Pill vs. Injection: Lisinopril is a daily oral tablet, typically dosed once in the morning. Missing doses affects blood pressure control within hours. Inclisiran is an injection given in a clinic or at home (in some formularies) twice yearly. Forgetting a dose of inclisiran is far harder to do.

Symptom overlap with menopause: Lisinopril's dizziness and fatigue can mimic perimenopausal symptoms, making it harder to attribute them correctly. If you start lisinopril during perimenopause and develop new fatigue or dizziness, ask your clinician whether the drug or the hormonal transition is responsible before stopping either.
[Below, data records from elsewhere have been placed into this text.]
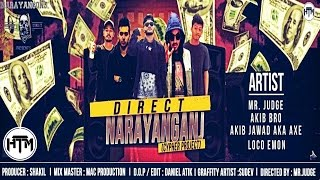 Direct Narayanganj (Official Music Video) | Cypher Project | Produced by Shakil | HTM Records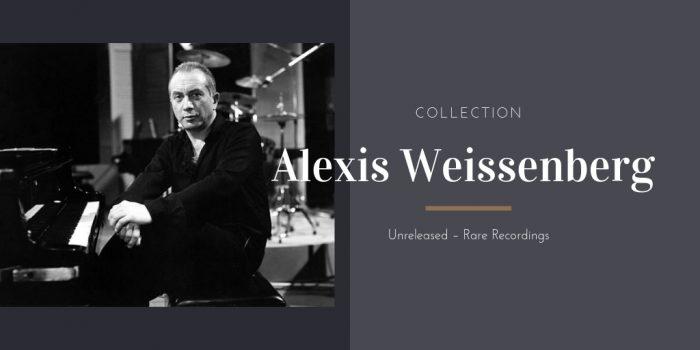 Alexis Weissenberg Collection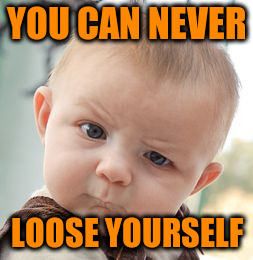 Skeptical Baby Meme | YOU CAN NEVER LOOSE YOURSELF | image tagged in memes,skeptical baby | made w/ Imgflip meme maker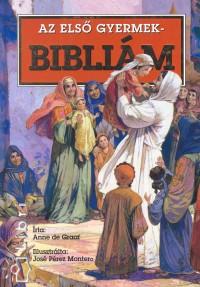Anne De Graaf - Az első gyermekbibliám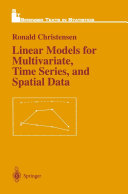 Linear Models for Multivariate, Time Series, and Spatial Data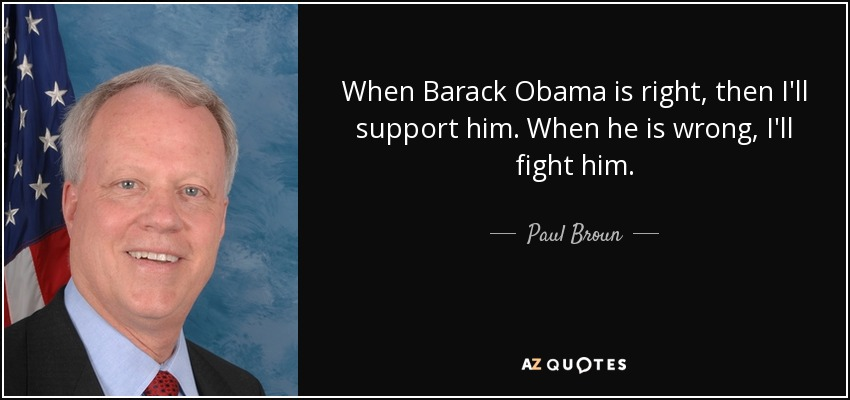 When Barack Obama is right, then I'll support him. When he is wrong, I'll fight him. - Paul Broun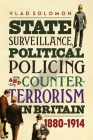 State Surveillance, Political Policing and Counter-Terrorism in Britain: 1880-1914 (History of British Intelligence) Cover Image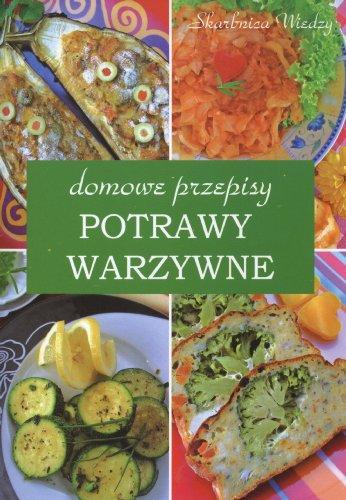 Domowe przepisy potrawy warzywne: Jankowska, Anna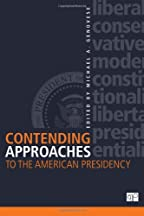 Contending Approaches To The American Presidency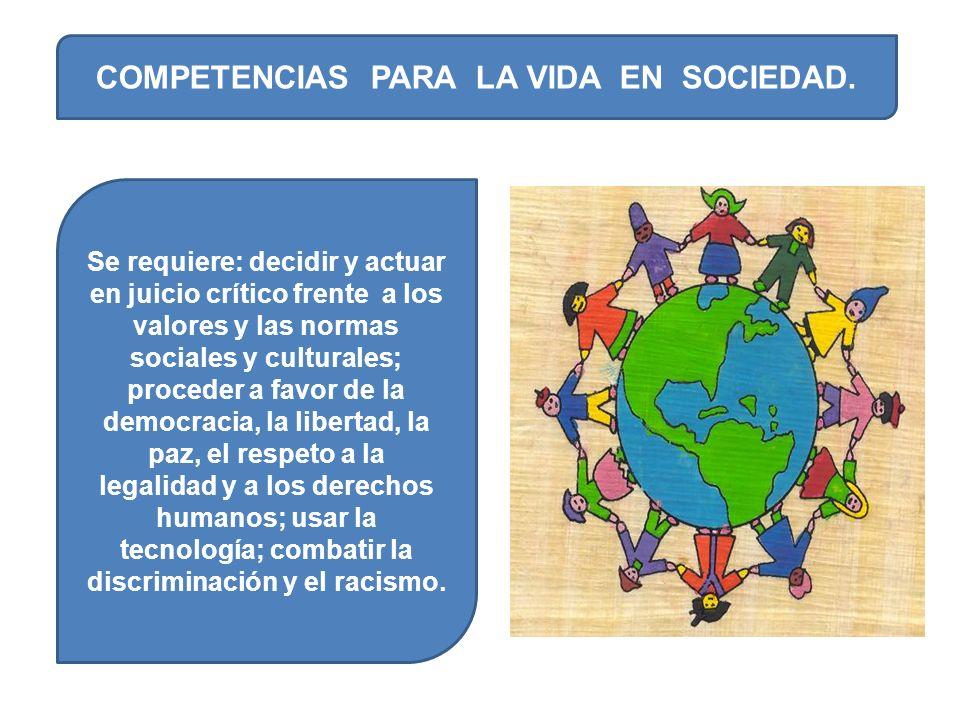 COMPETENCIAS PARA LA VIDA EN SOCIEDAD.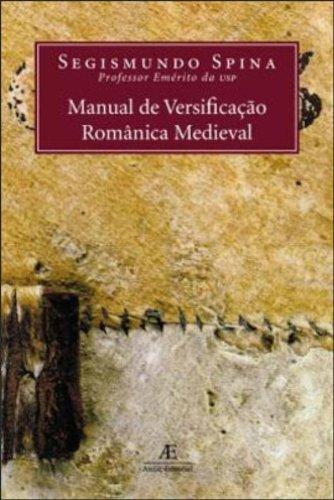 Manual de Versificação Românica Medieval, livro de Segismundo Spina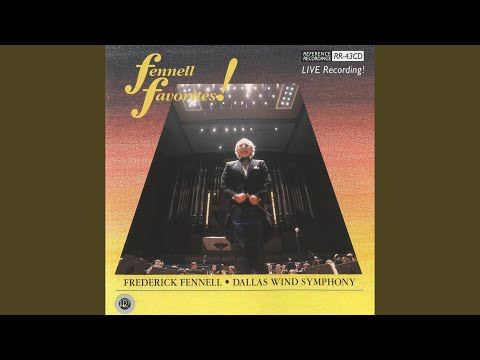 Introduction: Ladies and gentlemen Frederick Fennell and the Dallas Wind Symphony
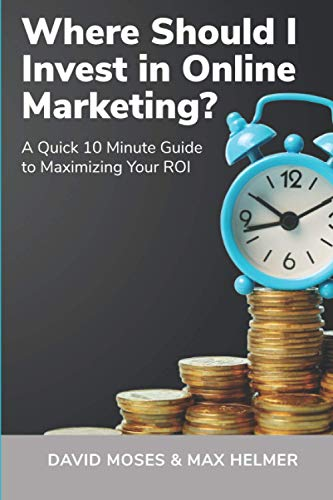 Compare Textbook Prices for Where Should I Invest in Online Marketing: A Quick 10 Minute Guide to Maximizing Your ROI  ISBN 9798722426277 by Moses, David,Helmer, Max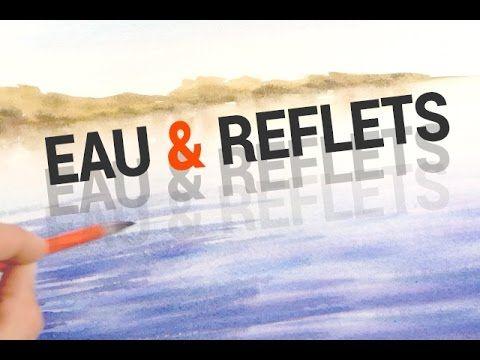 COMMENT PEINDRE L'EAU LES REFLETS À L'AQUARELLE - YouTube Plus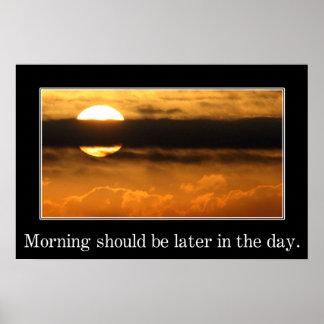 La mañana debe ser más adelante en el día (s) póster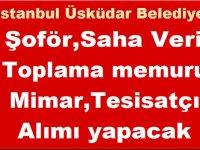 İstanbul Üsküdar Belediyesi Kent Hizmetleri, Şoför,Saha Veri Toplama memuru,Mimar,Tesisatçı Alımı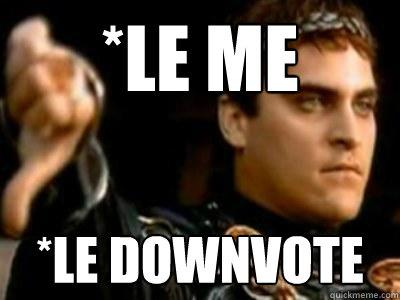 *le me *le downvote - *le me *le downvote  Downvoting Roman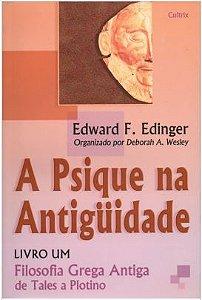 A PSIQUE NA ANTIGUIDADE, LIVRO UM, FILOSOFIA GREGA ANTIGA, DE TALES A PLOTINO. EDWARD EDINGER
Monitoring: Lisinopril requires periodic monitoring of serum creatinine and potassium, particularly in the first 1 to 3 months and after any dose change or addition of an NSAID, potassium supplement, or potassium-sparing diuretic. Inclisiran requires LDL-C monitoring to confirm response but does not require electrolyte or kidney-function monitoring on the same schedule.

What the Guidelines Say

The 2018 AHA/ACC cholesterol management guideline defines inclisiran's class as an adjunct to maximally tolerated statin therapy in patients with ASCVD whose LDL-C remains 70 mg/dL or above. The guideline states: "In very high-risk patients in whom LDL-C goals are not achieved on maximally tolerated statin and ezetimibe, a PCSK9 inhibitor may be considered." This applies to inclisiran by extension, though the guideline predates inclisiran's FDA approval in December 2021.

For lisinopril, the ACC/AHA 2017 hypertension guideline positions ACE inhibitors as preferred in patients with CKD, heart failure, diabetes, or post-MI status. For uncomplicated hypertension without these conditions, thiazide-type diuretics, calcium channel blockers, and ACE inhibitors or ARBs are all considered acceptable first-line options.

Can You Switch From Leqvio to Lisinopril?

No. This question assumes the two drugs are treating the same problem. They are not. Inclisiran lowers LDL-C. Lisinopril lowers blood pressure. Stopping inclisiran and starting lisinopril instead would leave your cholesterol uncontrolled. Stopping lisinopril and starting inclisiran instead would leave your blood pressure uncontrolled. The drugs occupy entirely different lanes. If cost or tolerability of one is the issue, discuss alternatives within the same drug class with your clinician.